═════ Available data ═════
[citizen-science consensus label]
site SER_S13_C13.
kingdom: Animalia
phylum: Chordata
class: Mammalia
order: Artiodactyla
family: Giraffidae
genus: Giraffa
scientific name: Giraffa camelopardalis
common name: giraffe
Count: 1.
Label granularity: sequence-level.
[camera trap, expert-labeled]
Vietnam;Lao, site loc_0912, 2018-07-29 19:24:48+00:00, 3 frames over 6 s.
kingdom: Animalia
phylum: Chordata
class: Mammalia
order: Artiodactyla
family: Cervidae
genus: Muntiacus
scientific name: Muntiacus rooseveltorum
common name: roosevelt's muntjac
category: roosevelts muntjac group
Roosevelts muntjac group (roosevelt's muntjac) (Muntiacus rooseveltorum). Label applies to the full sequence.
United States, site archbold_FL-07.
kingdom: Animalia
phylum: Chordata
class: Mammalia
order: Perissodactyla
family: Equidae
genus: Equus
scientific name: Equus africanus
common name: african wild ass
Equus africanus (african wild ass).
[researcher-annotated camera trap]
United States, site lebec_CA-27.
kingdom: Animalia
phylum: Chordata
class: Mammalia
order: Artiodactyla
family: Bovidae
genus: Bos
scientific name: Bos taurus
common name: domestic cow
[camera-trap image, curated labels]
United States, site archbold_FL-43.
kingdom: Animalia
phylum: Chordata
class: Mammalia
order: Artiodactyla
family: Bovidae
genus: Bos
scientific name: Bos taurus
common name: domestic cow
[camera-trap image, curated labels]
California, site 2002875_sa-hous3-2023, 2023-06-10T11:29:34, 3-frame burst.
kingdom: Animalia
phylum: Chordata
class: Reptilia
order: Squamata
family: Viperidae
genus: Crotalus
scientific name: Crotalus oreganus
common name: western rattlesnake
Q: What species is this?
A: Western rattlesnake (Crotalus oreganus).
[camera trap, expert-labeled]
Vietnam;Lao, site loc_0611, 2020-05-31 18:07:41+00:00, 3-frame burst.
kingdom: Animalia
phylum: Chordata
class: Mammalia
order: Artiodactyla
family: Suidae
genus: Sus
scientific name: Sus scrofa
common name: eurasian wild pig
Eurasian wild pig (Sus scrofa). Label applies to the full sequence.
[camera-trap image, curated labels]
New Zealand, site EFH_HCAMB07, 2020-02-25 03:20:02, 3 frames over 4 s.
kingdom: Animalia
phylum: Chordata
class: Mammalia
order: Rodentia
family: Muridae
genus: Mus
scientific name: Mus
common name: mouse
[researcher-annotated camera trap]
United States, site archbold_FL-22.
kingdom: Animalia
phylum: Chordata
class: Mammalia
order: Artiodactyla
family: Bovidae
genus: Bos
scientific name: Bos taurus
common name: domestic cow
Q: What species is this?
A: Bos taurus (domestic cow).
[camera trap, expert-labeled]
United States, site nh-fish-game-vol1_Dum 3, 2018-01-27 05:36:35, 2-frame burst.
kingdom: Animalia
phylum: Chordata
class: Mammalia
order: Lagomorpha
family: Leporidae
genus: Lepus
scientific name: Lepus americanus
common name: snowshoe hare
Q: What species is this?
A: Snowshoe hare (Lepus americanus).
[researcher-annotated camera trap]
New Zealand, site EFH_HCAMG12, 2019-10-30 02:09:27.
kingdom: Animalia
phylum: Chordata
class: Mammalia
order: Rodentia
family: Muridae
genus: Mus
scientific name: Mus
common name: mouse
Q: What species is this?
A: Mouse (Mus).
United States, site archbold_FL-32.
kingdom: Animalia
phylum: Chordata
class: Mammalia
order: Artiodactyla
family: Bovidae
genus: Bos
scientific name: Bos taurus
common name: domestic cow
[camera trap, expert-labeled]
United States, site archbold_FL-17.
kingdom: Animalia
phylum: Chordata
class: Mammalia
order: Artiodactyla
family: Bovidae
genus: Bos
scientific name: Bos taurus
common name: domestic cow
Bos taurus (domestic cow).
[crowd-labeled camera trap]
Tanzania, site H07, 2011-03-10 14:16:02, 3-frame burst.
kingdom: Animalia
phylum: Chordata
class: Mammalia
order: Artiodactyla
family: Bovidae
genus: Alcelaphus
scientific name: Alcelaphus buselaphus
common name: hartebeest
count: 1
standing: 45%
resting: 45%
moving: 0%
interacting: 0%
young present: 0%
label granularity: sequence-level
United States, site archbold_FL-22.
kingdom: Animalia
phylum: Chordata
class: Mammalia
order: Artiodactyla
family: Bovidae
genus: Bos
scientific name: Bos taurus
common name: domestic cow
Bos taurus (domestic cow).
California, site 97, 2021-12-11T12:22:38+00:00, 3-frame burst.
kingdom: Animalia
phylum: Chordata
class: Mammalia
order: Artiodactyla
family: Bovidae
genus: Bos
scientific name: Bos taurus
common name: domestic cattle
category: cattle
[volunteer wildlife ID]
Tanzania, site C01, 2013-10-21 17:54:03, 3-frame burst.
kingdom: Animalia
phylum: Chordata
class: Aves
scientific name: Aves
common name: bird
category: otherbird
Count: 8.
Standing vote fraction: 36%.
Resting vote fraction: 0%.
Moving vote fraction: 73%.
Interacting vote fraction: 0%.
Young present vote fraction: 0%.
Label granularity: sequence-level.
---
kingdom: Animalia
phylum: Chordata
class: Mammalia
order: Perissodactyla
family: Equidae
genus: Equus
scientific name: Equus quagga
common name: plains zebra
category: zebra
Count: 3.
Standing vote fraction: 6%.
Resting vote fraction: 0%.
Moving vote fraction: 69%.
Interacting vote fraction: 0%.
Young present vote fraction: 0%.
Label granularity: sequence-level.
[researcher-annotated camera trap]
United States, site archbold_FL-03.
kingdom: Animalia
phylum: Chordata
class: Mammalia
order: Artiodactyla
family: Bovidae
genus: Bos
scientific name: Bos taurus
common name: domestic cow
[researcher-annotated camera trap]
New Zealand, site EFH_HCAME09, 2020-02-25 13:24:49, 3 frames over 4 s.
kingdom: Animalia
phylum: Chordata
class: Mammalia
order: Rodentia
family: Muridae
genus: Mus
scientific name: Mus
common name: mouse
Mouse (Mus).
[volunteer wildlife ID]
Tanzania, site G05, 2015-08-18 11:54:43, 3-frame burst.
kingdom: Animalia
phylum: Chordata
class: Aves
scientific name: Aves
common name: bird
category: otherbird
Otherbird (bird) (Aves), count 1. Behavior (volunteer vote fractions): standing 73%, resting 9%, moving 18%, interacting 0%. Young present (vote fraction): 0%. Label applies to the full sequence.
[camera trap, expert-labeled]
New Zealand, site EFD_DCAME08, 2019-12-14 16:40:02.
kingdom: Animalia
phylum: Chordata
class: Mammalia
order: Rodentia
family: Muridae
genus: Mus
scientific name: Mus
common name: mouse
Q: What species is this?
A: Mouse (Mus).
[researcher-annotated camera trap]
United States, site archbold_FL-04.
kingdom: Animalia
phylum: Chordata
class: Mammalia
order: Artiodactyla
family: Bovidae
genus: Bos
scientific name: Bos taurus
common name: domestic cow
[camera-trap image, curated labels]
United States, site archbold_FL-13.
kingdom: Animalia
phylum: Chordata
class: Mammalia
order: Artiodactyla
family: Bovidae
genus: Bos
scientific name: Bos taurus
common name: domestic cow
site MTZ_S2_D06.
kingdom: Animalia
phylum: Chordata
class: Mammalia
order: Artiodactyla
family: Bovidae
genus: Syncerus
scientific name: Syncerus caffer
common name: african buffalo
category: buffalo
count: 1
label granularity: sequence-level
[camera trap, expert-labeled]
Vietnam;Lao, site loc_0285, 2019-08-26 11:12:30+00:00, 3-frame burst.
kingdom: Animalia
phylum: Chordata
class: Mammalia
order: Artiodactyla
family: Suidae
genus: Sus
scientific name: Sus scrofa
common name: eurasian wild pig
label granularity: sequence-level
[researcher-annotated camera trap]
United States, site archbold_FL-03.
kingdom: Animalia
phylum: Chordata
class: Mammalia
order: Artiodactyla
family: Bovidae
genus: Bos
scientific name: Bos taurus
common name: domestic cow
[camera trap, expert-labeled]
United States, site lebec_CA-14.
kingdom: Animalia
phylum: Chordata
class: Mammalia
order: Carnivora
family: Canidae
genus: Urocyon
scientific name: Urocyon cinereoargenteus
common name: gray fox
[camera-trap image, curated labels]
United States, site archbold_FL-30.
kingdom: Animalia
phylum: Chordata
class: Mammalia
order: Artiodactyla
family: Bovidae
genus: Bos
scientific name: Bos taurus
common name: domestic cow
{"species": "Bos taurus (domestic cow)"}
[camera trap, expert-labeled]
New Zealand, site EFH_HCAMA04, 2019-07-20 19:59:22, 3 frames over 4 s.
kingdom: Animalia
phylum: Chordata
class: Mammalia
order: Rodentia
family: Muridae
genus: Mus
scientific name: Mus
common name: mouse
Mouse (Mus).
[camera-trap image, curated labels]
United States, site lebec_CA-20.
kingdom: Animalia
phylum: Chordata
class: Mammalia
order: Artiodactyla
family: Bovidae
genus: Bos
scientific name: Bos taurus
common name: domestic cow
═════
To do:
Looking at each line of the material above, tally those that hold the string "over" and give only the total.

Task output:
4